• [WHAT YOU HAVE TO DO]:
Without the pictures, reproduce the records that follow exactly.
┌─ AVAILABLE RECORDS
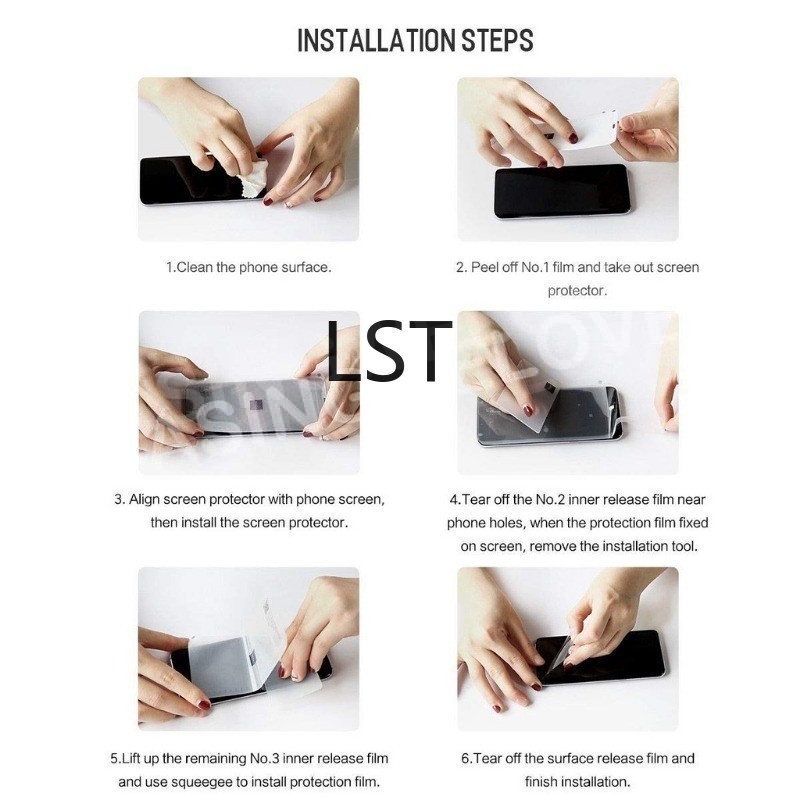 INSTALLATION STEPS

1.Clean the phone surface.

2. Peel off No.1 film and take out screen protector.

LST

3. Align screen protector with phone screen, then install the screen protector.

4.Tear off the No.2 inner release film near phone holes, when the protection film fixed on screen, remove the installation tool.

5.Lift up the remaining No.3 inner release film and use squeegee to install protection film.

6.Tear off the surface release film and finish installation.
└─
• [REPLY TO THE TASK]:
 INSTALLATION STEPS

1.Clean the phone surface.

2. Peel off No.1 film and take out screen protector.

LST

3. Align screen protector with phone screen, then install the screen protector.

4.Tear off the No.2 inner release film near phone holes, when the protection film fixed on screen, remove the installation tool.

5.Lift up the remaining No.3 inner release film and use squeegee to install protection film.

6.Tear off the surface release film and finish installation.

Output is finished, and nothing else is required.